WHAT TO PRODUCE — Copy the items below word for word, starting at the line containing "What is the measured" and ending with the last of the items.

MATERIALS PROVIDED —
************

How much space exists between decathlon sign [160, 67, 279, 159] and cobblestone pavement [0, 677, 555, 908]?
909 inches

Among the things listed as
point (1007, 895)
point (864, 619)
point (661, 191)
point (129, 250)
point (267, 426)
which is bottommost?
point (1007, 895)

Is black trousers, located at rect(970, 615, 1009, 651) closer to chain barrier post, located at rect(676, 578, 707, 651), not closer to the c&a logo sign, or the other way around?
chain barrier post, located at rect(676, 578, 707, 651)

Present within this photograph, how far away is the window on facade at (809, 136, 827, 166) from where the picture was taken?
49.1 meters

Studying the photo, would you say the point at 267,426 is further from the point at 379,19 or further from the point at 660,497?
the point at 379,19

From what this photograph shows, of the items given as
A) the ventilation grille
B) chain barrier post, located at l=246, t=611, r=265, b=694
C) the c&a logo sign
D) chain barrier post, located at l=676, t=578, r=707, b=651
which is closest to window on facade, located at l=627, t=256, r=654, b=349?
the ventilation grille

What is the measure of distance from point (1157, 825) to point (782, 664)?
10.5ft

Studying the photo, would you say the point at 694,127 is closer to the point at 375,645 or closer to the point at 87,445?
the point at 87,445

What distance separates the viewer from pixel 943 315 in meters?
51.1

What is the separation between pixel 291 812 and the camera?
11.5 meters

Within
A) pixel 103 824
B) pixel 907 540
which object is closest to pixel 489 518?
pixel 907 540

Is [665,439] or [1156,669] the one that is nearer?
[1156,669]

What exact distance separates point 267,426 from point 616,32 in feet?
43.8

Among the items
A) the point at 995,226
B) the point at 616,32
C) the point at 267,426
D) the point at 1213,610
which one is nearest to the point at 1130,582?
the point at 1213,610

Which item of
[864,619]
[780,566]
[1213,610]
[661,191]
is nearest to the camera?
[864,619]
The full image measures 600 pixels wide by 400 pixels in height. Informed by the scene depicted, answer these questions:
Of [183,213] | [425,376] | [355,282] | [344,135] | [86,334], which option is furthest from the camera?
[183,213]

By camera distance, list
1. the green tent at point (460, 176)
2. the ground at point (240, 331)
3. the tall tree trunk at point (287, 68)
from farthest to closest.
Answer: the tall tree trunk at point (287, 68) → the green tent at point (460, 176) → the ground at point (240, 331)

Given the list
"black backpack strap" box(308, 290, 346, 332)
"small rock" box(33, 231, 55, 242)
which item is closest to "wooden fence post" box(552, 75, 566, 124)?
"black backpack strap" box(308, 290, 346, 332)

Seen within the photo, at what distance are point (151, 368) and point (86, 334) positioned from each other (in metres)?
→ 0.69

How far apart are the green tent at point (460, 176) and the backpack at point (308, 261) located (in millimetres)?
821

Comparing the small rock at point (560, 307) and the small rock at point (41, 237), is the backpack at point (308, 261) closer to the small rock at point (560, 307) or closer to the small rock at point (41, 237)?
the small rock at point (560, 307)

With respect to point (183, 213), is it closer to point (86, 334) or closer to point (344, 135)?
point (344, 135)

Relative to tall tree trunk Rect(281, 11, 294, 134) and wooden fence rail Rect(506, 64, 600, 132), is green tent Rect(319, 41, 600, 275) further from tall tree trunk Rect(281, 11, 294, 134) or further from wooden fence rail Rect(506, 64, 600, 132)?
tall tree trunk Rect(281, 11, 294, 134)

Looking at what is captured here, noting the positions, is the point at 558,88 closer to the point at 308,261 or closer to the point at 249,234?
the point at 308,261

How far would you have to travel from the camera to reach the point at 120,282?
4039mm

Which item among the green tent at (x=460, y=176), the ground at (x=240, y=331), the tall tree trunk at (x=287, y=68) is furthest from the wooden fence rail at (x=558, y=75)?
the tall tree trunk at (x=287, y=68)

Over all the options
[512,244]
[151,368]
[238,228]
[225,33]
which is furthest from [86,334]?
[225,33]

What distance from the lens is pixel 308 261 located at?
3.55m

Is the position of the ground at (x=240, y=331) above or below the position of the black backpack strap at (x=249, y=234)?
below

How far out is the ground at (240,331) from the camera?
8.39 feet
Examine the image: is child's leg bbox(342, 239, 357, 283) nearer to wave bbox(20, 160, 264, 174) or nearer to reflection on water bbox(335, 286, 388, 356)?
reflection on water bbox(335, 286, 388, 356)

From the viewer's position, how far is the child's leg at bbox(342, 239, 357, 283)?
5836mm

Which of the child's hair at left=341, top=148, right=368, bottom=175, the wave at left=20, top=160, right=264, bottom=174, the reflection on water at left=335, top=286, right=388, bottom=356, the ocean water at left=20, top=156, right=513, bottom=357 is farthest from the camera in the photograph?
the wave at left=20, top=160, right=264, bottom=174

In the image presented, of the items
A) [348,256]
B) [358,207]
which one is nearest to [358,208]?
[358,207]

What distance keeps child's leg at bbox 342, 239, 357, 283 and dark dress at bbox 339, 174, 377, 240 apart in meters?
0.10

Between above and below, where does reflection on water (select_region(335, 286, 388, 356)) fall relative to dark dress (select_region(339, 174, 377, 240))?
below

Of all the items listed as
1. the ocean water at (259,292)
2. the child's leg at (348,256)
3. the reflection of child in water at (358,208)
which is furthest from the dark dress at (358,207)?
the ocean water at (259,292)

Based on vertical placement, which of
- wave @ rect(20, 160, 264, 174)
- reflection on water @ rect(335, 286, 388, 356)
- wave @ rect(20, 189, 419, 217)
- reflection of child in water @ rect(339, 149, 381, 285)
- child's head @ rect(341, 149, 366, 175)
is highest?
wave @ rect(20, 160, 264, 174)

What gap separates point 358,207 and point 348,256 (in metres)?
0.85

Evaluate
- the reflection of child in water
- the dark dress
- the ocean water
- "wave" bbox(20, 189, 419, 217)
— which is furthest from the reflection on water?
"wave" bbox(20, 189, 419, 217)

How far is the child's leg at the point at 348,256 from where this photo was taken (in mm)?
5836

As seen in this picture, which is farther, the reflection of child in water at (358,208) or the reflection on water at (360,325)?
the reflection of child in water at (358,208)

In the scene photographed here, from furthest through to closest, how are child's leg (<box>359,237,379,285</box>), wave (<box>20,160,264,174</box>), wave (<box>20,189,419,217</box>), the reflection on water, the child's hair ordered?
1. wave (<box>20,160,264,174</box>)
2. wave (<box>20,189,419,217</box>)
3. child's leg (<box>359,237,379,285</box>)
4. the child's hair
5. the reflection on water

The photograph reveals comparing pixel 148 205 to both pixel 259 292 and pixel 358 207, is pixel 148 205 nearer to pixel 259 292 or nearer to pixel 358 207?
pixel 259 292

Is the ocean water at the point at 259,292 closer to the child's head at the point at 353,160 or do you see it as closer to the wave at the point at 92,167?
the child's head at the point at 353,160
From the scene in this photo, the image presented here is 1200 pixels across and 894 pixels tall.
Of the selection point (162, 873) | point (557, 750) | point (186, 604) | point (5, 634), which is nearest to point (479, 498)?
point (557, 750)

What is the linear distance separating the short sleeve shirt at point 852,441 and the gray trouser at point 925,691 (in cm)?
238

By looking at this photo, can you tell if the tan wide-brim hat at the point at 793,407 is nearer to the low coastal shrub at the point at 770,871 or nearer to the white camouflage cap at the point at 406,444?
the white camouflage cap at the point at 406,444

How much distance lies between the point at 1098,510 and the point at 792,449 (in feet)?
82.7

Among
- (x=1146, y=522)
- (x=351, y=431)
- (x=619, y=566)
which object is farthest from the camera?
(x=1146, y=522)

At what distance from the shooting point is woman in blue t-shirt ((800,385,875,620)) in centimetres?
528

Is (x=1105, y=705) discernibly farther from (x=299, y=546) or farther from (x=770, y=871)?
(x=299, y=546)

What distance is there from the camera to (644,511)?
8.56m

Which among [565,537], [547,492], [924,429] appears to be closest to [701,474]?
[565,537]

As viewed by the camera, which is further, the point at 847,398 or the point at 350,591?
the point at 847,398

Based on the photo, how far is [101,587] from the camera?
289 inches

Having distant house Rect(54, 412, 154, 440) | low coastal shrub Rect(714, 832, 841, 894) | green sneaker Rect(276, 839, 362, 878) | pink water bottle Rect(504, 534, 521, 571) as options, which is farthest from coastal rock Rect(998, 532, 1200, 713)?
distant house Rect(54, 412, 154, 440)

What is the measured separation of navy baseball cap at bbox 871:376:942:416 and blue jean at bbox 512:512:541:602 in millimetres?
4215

************

FULL ANSWER —
What is the measured separation of navy baseball cap at bbox 871:376:942:416 and blue jean at bbox 512:512:541:602 in millimetres?
4215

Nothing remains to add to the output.